FlyerTalk Forums - View Single Post - AA suing DL over use of the word "flagship"
Old Dec 21, 2019, 1:01 pm
  #10  
Carl Johnson
 
Join Date: Feb 2007
Location: SEA
Programs: Delta TDK(or care)WIA, Hilton Diamond
Posts: 1,869
Originally Posted by Zorak
There are some law blogs/news sites that have this too but require a login right now, so OMAAT: https://onemileatatime.com/american-...elta-flagship/



and quoting from the actual complaint:





This seems silly and pretty obvious to fail over a generic lowercase-f use of "flagship" vs. incorporating it into a logo/brand/etc. but IANAL.

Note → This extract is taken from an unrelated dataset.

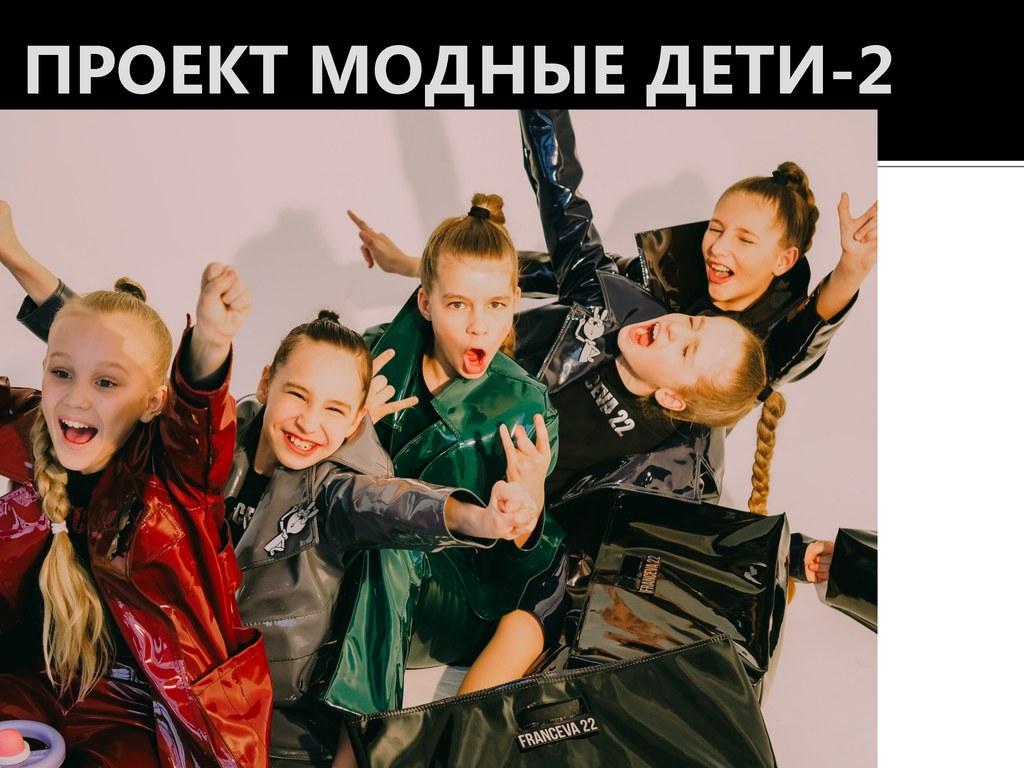 Конкурс «Экзерсис» – ModaNews – ТЕКСТИЛЬЛЕГПРОМ. ОСЕНЬ-2018 (80613-14-15.jpg)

I also wonder if maybe it's one of those things where everyone knows it's silly but if they don't "fight" this then it will erode their claim to damages if a legitimate case of infringement arises.
I don't really know what I'm looking at but I put American Airlines into a simple search on the Trademark Database and flagship is a registered AA trademark. When the results for American Airlines as owner came up I did a find on the page and saw flagship and I clicked on it and they use it for a lot of different things.

The current registration number is 5854303. The application that led to this number was filed in February 2018 and the registration came through in September of 2019. This must be a successor registration or something because the information lists various classes of use I guess it is. Some of these show a first use in 1998 and one shows a first use in 1936.

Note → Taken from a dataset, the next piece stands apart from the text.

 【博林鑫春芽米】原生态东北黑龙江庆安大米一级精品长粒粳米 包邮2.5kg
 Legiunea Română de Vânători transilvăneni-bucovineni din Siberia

I think they're overreaching like crazy. AA is using it as a brand, and deviating a bit from common usage. For example Flagship Lounges, applied to ALL their lounges, as I understand it, or at any rate all the lounges in some category they define, and they are using this term to distinguish these products from OTHER airlines' products.

As I read the OMAAT article, Delta is using flagship very much in its ordinary sense - the premier whatever-it-is in the Delta family. I understand that they are calling one of the lounges in ATL something like "OUR flagship lounge" and the A350 "OUR flagship aircraft" and Delta One Suites "OUR flagship business class product" - identifying these things as the best DELTA things. It seems like AA is trying to paste this word on their things and trying to monopolize the ordinary sense of the word. They can use words in trademarks all they like but using a word in a trademark doesn't allow the holder to monopolize the ordinary sense of the word.

Also, the confusion issue. If I were writing the answer, it would be hard for me to resist adding a section saying something like "an ordinary customer contemplating a purchase and seeing Delta's reference to 'our flagship Delta One suite' would not be confused by the use of the word in its ordinary sense." The word "flagship" is generally used to refer to the most important, most prominent, or best of something, and no one taking the word in that sense would be led to assume that it was being used to refer to any American Airlines product."